Hurricane Dennis claimed just about all that was left of the Pinnacle Port and Carillon Beaches.
Officials from Pinnacle Port decided years ago to opt out of the beach renourishment plan and have been regretting it ever since.
A beefed up berm could be the first band-aid to cover this long standing open wound.
Lisa Armbruster with Beach Management says, "An increase in the category B FEMA berm that we are gonna be placing are Carillon and Pinnacle Port. We've got some approval from the state to add to what we were going to originally place there."
The state funded increase will make the berm 10 cubic yards per foot in those areas. Beach scraping may be the quickest way to restore other areas of the beach, but approval from the Department of Environmental Protection is still needed.
"The board voted to approach the DEP and request beach scraping in a couple of areas along the beach. It will require a DEP permit as well as their approval.

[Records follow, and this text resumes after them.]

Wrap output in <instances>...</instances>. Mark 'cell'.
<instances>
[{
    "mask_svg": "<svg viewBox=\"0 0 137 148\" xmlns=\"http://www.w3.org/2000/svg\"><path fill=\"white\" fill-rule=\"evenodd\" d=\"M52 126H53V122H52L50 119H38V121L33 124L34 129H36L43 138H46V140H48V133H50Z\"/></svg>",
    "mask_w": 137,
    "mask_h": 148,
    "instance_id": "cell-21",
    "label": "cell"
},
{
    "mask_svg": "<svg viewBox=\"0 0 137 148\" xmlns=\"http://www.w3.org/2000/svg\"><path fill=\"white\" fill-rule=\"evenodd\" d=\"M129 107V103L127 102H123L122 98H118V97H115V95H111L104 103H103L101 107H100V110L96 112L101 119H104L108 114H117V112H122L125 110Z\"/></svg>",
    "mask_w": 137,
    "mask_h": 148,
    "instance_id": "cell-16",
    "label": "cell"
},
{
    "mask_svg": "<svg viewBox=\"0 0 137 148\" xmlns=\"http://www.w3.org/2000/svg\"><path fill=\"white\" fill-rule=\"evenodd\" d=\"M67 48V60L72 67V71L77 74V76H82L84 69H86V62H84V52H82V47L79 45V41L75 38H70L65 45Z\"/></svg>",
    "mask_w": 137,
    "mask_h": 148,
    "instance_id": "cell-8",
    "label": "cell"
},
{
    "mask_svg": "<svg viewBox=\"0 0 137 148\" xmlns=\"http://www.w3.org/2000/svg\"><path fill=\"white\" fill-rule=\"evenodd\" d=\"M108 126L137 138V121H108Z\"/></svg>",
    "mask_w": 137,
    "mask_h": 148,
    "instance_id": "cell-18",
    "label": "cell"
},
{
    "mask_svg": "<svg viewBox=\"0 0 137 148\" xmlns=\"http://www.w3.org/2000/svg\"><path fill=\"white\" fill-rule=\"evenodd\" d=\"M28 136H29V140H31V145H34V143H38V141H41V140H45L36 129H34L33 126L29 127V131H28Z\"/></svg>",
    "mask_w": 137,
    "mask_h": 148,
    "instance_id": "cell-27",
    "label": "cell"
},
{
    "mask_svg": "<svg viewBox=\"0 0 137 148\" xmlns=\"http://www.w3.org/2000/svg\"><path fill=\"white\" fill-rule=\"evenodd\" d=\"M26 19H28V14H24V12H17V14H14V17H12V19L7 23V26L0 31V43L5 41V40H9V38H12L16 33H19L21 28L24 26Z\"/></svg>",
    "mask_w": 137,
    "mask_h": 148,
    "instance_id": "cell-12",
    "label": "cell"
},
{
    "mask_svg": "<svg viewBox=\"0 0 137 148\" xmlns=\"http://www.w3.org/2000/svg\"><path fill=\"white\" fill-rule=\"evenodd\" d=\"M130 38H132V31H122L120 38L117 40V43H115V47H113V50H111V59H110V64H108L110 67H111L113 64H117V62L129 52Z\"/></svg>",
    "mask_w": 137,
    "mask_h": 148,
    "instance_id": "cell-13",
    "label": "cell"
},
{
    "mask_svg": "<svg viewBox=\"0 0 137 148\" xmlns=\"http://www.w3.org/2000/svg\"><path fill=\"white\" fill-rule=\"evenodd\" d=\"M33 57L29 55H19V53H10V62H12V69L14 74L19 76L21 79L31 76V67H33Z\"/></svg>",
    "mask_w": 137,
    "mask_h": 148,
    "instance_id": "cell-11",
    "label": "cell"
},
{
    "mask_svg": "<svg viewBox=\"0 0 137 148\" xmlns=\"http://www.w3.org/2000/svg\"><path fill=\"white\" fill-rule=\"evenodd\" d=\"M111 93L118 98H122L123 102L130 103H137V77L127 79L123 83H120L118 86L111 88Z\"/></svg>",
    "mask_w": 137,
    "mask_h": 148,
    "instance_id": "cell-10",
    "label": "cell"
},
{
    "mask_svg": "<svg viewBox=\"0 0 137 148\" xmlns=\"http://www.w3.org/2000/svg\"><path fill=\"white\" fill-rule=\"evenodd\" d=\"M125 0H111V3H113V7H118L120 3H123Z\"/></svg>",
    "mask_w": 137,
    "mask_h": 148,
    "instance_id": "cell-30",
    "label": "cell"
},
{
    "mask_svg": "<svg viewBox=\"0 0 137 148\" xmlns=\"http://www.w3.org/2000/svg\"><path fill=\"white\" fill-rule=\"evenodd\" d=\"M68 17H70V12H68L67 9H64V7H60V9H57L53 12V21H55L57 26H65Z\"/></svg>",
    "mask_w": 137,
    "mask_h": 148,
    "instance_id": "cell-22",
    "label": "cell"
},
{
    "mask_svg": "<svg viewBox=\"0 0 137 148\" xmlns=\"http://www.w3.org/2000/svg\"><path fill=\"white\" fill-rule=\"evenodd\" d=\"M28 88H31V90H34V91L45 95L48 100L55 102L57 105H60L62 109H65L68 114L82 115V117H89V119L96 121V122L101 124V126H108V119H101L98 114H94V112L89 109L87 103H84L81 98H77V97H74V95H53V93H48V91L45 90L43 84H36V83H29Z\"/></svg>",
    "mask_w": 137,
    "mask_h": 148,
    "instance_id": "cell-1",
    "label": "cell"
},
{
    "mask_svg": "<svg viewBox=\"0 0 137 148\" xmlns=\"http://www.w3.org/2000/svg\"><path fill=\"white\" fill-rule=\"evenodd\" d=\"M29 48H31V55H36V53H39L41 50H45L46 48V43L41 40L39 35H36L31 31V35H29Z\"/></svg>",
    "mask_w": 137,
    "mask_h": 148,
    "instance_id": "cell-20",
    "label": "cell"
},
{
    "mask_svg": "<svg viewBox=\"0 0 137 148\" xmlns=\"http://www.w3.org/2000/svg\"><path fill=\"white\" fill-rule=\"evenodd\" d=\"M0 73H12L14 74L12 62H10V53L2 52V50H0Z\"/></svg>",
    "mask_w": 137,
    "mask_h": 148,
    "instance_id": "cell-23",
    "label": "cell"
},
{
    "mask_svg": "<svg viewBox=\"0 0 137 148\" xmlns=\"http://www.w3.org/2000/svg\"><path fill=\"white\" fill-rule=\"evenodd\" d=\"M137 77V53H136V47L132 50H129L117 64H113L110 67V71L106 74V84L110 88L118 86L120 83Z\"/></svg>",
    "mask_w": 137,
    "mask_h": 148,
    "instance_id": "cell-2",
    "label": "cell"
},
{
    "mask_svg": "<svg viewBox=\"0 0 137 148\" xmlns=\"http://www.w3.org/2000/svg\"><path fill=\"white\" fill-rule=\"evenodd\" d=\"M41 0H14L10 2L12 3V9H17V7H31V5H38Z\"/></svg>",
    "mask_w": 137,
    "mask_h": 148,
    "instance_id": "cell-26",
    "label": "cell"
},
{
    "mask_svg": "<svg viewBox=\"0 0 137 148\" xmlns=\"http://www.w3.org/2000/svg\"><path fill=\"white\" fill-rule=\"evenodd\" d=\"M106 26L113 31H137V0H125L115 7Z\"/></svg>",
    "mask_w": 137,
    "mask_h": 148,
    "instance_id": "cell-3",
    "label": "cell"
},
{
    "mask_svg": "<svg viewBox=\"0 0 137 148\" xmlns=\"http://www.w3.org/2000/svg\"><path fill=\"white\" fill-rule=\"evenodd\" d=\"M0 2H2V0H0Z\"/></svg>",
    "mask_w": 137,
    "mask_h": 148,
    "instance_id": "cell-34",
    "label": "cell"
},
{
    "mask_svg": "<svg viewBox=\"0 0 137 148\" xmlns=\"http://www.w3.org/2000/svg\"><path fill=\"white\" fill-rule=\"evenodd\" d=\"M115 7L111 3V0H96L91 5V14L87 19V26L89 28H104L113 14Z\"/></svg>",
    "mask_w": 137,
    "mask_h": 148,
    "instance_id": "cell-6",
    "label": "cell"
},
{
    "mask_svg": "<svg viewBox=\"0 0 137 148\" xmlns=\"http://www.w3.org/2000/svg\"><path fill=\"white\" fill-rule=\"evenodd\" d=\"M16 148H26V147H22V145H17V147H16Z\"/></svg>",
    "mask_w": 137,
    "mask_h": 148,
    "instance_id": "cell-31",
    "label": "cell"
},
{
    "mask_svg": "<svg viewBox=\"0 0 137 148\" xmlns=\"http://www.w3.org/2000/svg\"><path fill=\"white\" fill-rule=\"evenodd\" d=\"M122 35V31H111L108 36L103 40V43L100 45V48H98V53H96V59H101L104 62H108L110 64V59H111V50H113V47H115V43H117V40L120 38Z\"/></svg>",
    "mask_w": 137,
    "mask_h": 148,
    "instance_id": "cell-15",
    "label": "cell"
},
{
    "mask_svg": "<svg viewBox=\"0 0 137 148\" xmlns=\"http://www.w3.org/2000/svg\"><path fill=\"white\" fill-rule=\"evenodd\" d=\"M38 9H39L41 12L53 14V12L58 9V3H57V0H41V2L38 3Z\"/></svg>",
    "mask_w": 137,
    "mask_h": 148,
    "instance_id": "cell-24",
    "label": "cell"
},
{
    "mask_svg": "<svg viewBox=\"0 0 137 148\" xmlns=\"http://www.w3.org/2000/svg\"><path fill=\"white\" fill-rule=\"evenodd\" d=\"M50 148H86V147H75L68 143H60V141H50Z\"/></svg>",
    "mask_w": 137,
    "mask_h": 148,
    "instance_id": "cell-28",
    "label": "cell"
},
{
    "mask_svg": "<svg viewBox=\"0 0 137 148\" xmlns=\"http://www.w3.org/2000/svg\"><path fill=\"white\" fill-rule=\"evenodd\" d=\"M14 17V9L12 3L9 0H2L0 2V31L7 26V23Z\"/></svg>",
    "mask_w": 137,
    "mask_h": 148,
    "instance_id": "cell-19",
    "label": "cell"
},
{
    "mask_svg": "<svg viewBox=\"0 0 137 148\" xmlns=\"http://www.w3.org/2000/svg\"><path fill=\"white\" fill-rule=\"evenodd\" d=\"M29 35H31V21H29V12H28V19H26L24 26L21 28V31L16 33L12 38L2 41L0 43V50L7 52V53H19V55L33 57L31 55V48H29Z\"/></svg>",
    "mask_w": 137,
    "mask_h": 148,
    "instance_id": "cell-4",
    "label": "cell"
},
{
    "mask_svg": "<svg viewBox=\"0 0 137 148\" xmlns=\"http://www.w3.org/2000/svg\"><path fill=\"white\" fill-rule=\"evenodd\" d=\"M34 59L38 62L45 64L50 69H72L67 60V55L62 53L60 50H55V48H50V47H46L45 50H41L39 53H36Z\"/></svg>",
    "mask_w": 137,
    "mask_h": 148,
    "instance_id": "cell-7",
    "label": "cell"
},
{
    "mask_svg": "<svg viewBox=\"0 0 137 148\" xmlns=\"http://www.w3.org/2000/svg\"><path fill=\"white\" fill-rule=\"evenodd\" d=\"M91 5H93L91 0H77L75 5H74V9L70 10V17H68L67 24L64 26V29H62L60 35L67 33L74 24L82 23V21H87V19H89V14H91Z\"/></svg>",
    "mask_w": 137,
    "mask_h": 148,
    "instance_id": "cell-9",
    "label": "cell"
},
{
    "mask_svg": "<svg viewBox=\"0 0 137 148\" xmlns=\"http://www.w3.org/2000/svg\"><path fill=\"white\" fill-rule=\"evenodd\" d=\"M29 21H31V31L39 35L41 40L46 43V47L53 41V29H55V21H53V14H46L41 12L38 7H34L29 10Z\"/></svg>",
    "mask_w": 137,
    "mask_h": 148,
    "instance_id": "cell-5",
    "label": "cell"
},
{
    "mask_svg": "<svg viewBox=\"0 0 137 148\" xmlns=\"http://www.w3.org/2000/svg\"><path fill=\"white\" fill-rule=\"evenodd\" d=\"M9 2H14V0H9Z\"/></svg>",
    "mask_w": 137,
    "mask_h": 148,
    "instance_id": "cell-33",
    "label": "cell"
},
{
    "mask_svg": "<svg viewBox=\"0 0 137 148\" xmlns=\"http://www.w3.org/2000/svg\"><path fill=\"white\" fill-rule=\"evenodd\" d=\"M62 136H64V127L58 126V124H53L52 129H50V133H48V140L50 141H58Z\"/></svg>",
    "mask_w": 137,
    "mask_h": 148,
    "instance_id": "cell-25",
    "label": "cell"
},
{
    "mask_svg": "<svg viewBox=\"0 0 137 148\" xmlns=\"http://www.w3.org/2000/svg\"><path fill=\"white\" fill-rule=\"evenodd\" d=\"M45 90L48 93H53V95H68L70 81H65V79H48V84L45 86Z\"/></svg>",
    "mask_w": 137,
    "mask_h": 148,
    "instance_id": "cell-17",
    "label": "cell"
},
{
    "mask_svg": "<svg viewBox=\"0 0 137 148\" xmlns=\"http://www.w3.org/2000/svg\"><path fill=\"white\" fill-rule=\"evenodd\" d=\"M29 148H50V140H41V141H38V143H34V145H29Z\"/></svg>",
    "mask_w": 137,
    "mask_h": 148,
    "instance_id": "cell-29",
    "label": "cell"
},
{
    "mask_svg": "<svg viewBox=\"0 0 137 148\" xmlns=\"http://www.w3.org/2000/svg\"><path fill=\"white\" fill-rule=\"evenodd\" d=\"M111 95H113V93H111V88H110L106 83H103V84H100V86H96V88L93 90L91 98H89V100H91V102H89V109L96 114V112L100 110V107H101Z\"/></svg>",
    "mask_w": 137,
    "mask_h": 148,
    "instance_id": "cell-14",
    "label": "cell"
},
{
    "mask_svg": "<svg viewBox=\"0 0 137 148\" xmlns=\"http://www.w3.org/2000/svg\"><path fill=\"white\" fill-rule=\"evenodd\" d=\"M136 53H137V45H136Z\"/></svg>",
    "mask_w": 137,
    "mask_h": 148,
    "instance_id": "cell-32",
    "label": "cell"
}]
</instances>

Tuesday's meeting also cleared up some misunderstandings about individuals restoring dunes on their privately owned property.
"The board approved private owners to do that, contingent upon our office approving the sand.
The TDC will approve sand based on its color and grain size. Officials hope to see trucks of sand coming into the Pinnacle Port and Carillon Beach areas in about 30 days if there are no weather interruptions.
Additional guidelines for owners of private beaches can be found on the Florida Department of Environmental Protection Web site.